WHAT IS REQUIRED →
Every line below that holds the word "site" must be listed.

[Collected data]
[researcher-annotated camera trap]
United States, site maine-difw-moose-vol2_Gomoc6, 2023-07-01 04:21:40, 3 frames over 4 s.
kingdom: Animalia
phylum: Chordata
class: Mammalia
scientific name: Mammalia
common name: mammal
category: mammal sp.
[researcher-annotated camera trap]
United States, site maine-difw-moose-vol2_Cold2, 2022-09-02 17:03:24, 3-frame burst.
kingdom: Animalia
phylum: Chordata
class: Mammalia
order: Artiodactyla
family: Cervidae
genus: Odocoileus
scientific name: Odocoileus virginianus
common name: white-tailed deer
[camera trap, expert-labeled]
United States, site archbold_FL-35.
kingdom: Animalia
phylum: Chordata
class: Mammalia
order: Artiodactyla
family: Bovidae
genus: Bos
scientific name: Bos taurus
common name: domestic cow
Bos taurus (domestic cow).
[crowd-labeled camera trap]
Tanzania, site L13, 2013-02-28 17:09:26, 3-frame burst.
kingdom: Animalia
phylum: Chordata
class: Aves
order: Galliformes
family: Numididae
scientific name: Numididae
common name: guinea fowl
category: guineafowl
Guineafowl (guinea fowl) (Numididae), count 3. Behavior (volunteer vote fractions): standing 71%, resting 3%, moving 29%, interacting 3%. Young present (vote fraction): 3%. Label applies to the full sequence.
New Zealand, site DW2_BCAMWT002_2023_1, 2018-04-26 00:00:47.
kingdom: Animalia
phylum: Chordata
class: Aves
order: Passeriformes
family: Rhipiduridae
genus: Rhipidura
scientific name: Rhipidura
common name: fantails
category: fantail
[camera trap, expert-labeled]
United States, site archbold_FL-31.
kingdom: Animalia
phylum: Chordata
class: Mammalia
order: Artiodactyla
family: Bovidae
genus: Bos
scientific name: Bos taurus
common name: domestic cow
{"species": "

WRITTEN RESPONSE →
United States, site maine-difw-moose-vol2_Gomoc6, 2023-07-01 04:21:40, 3 frames over 4 s.
United States, site maine-difw-moose-vol2_Cold2, 2022-09-02 17:03:24, 3-frame burst.
United States, site archbold_FL-35.
Tanzania, site L13, 2013-02-28 17:09:26, 3-frame burst.
New Zealand, site DW2_BCAMWT002_2023_1, 2018-04-26 00:00:47.
United States, site archbold_FL-31.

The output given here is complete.